After removing the coating from the IRE (either chemically or by polishing), we typically ultrasonicate in ethanol and then in water using a Teflon beaker so that the crystals don’t chip against the side of the beaker. After each step, we rinse with copious millipore water and blow dry with clean, dry air or inert gas from a cylinder.

Considerations for conductive metal oxide coatings

In a previous post, we discussed our preferred method of using conductive metal oxide underlayers (such as ITO) as a means to electrodeposit metal films from electrolytes containing metal ions. If you have an ITO-coated IRE with electrodeposited metal, it can often be reused several times. Extended contact with electrolyte causes ITO layers to fail, so it’s best to disassemble the cell and store the ITO-coated IRE dry between experiments. Rinse the top surface with millipore water to remove residual electrolyte and blow dry gently with inert gas. Make sure nothing brushes against the top of the film (the lower o-ring can be a culprit), since this can damage the metal film which is fairly delicate.

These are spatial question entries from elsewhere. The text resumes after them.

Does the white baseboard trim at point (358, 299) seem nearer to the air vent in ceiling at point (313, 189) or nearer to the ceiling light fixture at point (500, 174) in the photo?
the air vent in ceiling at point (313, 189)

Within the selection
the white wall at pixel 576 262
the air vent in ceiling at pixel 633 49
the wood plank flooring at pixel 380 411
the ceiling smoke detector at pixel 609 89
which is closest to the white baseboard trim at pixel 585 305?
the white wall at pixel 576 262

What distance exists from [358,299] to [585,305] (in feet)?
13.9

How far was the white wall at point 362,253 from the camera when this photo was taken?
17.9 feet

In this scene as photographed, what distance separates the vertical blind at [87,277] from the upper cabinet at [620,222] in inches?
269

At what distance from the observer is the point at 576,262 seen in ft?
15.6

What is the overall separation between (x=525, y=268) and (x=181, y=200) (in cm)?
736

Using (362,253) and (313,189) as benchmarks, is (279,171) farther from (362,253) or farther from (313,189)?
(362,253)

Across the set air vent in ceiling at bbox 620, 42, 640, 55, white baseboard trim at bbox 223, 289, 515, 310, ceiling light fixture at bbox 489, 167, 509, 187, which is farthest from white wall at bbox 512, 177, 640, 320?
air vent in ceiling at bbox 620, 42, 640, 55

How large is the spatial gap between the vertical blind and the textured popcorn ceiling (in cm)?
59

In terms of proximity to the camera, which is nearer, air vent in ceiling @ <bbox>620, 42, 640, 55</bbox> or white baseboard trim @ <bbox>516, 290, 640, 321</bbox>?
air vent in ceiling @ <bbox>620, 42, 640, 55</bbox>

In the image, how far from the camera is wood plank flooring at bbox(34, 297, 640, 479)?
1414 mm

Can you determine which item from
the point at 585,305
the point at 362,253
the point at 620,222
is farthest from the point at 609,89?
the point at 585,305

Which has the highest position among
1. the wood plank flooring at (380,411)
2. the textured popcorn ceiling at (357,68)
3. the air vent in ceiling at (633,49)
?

If the SEIRAS performance starts to decline, or if you want a new metal film, it may be possible to remove the metal while retaining the ITO . Our electrodeposited metal films can be removed by gentle polishing with 0.5 micron grit for a short time while keeping the ITO intact. This may not be ideal from a contamination standpoint, although if you’re in a bind, it can extend the use of an IRE without requiring access to vacuum-deposition equipment.